Entré en el apestoso aseo de plástico, con pollas y números de teléfonos por las paredes, y mierda marrón deslizándose hacia el agujero. Sin soltar mi botellín de cerveza meé torpemente ayudado por mi mano izquierda. Cuando salí del aseo allí estaban Joe y Juan.

Joe es un tío de dos metros de altura que es mi único amigo con todas las letras. Llegó a mi clase hace varios años y todos lo marginaban, por ser de fuera y por ser muy alto. Los niños son así; se reían de mí por ser bajito y no alto como ellos, y llegó Joe y se rieron de él por ser más alto que ellos. Desde el principio empezamos a ser buenos amigos y formamos un pintoresco dúo.

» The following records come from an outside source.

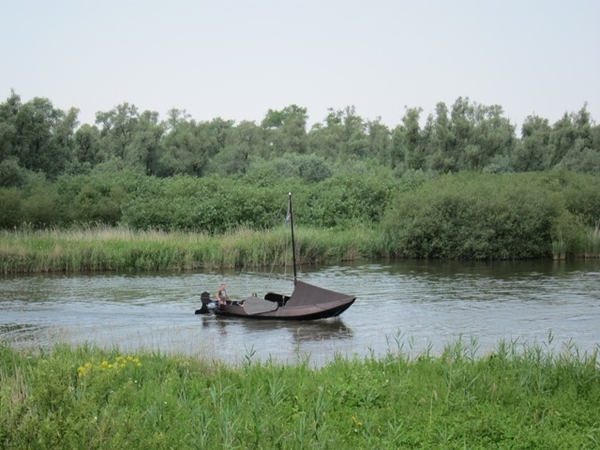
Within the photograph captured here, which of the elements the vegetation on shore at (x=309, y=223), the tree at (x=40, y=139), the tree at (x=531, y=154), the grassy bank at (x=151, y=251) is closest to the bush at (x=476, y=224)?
the vegetation on shore at (x=309, y=223)

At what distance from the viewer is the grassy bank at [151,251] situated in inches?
1513

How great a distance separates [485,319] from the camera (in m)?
23.6

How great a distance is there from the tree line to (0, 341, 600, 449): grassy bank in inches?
1952

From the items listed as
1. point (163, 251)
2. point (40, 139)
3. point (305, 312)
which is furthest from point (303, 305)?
point (40, 139)

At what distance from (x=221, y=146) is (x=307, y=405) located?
3276 inches

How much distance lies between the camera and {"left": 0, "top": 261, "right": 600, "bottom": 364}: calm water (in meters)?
19.9

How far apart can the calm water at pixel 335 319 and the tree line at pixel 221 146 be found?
2712cm

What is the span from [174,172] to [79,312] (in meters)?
50.1

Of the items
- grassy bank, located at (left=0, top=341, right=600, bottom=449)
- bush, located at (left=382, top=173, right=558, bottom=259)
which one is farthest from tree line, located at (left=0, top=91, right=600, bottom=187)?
grassy bank, located at (left=0, top=341, right=600, bottom=449)

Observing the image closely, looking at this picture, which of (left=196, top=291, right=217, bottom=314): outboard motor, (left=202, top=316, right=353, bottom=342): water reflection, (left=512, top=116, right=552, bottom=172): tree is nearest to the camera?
(left=202, top=316, right=353, bottom=342): water reflection

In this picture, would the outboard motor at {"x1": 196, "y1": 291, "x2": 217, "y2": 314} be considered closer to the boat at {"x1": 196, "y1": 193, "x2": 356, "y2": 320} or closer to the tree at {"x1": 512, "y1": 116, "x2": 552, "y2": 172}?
the boat at {"x1": 196, "y1": 193, "x2": 356, "y2": 320}

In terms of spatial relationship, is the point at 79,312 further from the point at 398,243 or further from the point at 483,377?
the point at 398,243

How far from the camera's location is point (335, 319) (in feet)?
80.9

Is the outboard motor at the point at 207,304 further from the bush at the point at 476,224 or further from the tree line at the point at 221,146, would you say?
the tree line at the point at 221,146
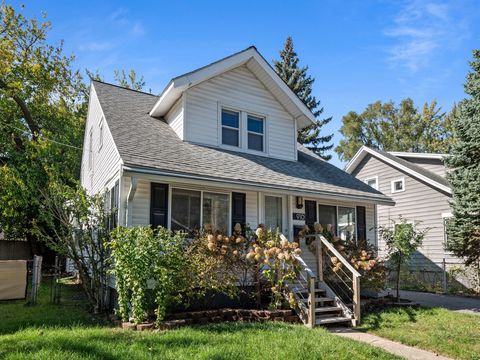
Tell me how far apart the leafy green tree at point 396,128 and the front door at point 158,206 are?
2825 centimetres

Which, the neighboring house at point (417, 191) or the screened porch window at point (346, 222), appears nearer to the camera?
the screened porch window at point (346, 222)

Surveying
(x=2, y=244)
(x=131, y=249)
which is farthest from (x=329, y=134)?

Juan es el hombre de la droga, dos años mayor que Joe y yo, hijo de inmigrantes colombianos. Todos los yonkis del pueblo se saben su número de memoria. Con Joe y conmigo siempre fue un tío legal, y además era tan... raro como yo, y eso me gustaba. Nunca encontraba gente así. Cuando estaba muy volado empezaba a contarme historias de peyote y ayahuasca.

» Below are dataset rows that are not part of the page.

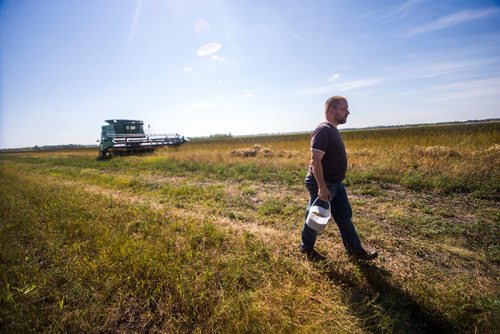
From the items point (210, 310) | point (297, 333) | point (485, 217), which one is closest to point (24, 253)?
point (210, 310)

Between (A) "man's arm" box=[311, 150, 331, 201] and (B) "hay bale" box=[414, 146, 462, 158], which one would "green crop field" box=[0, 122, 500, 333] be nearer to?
(A) "man's arm" box=[311, 150, 331, 201]

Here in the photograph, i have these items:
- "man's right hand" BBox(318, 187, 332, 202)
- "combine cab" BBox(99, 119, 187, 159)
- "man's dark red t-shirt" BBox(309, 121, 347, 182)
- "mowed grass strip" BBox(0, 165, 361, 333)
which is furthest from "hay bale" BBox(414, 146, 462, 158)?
"combine cab" BBox(99, 119, 187, 159)

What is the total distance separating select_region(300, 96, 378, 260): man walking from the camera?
8.02 ft

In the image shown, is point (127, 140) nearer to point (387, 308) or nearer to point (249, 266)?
point (249, 266)

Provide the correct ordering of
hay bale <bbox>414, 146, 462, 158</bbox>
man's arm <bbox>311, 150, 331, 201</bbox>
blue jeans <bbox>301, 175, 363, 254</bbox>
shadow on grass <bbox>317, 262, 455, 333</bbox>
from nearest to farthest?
shadow on grass <bbox>317, 262, 455, 333</bbox> < man's arm <bbox>311, 150, 331, 201</bbox> < blue jeans <bbox>301, 175, 363, 254</bbox> < hay bale <bbox>414, 146, 462, 158</bbox>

—¿Qué haces con ese botellín en la mano? ¿Has meado en él?
—Sí... bueno... pero no ahora, es una larga historia. ¿Dónde os habíais metido?
—¿Dónde te habías metido tú?
—No sé, tíos, no sé.
—Vamos, síguenos, hemos conocidos a unos tíos simpáticos.
—Chachi. ¿Te queda algo para fumar?
—Sólo este porro que lié con lo último que quedaba de la bellota. Para todos.
—Chachi.
—No te preocupes, los tíos simpáticos son tíos simpáticos, ¿me entiendes? Ellos tendrán más.
—Chachi.

—Joe, mira mi camiseta —me señalé la mancha—, se sigue cumpliendo la ley.
—¿Qué ley?
—Aquella que dije... Cuando el líquido de un recipiente sale por los aires tiende a caer sobre mi camiseta.
—Ah, sí, esa ley... Sí, tío.
—Si mi camiseta es blanca la tendencia es aún mayor.
—¿Te crees muy listo, no, Albert Einstein? —dijo riendo mientras me daba unas amistosas palmaditas en la espalda.
—Es que siempre llego a casa empapado en alcohol que no he bebido —contesté yo, doliéndome de sus amistosos golpes en la espalda.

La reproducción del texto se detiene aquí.